● TO DO
1) Using the text on the chemical process model, answer the following:
(a) What matrix A appears in the linear part of the rewritten system?
(b) Which equation is solved to obtain P?
(c) What is the top-left entry of P?
2) Quote the chemical process text from "Now solving the" up to and including "Lyapunov function $$V(x)$$?".

Consider the nonlinear model of a chemical process:

\begin{align} \dot{x}_1 &= x_2\\ \dot{x}_2 &=-5x_1 -3x_2\left(1 - \frac{0.6x_2}{1 + x_2^2}\right). \end{align}

Writing this system in terms of

$$\dot{x}_1 = Ax +g(x)$$

We have:

\begin{align} \dot{x}= \begin{pmatrix} 0 & 1 \\ -5 & -3 \end{pmatrix} \begin{pmatrix} x_1 \\ x_2 \end{pmatrix} + \begin{pmatrix} 0 \\ \frac{1.8\,x_2^2}{1 + x_2^2} \end{pmatrix} \end{align}

Now solving the Lyapunov equation

$$A^\top P + P\,A =-I$$

where $$I$$ is the identity matrix we have $$P$$ as:

$$\begin{pmatrix} 13/10 & 1/10 \\ 1/10 & 1/5 \end{pmatrix}$$

Since we have $$P$$, how can we use the quadratic Lyapunov function

$$V(x) = x^\top P\,x$$

to show asymptotic global stability using the quadratic Lyapunov function $$V(x)$$?

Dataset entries
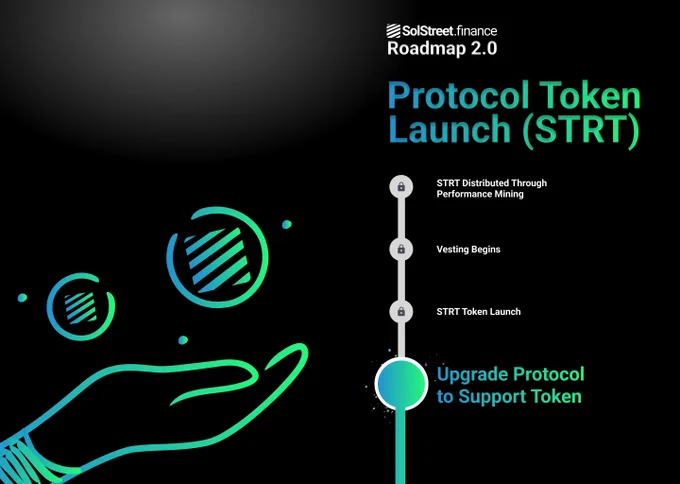 SolStreet.finance
Roadmap 2.0

Protocol Token Launch (STRT)

STRT Distributed Through Performance Mining

Vesting Begins

STRT Token Launch

Upgrade Protocol to Support Token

● RESULTS OF THE EXERCISE
1)
(a) A is the 2×2 matrix with first row (0, 1) and second row (−5, −3).
(b) The Lyapunov equation Aᵀ P + P A = −I.
(c) 13/10.

2)
Now solving the Lyapunov equation

$$A^\top P + P\,A =-I$$

where $$I$$ is the identity matrix we have $$P$$ as:

$$\begin{pmatrix} 13/10 & 1/10 \\ 1/10 & 1/5 \end{pmatrix}$$

Since we have $$P$$, how can we use the quadratic Lyapunov function

$$V(x) = x^\top P\,x$$

to show asymptotic global stability using the quadratic Lyapunov function $$V(x)$$?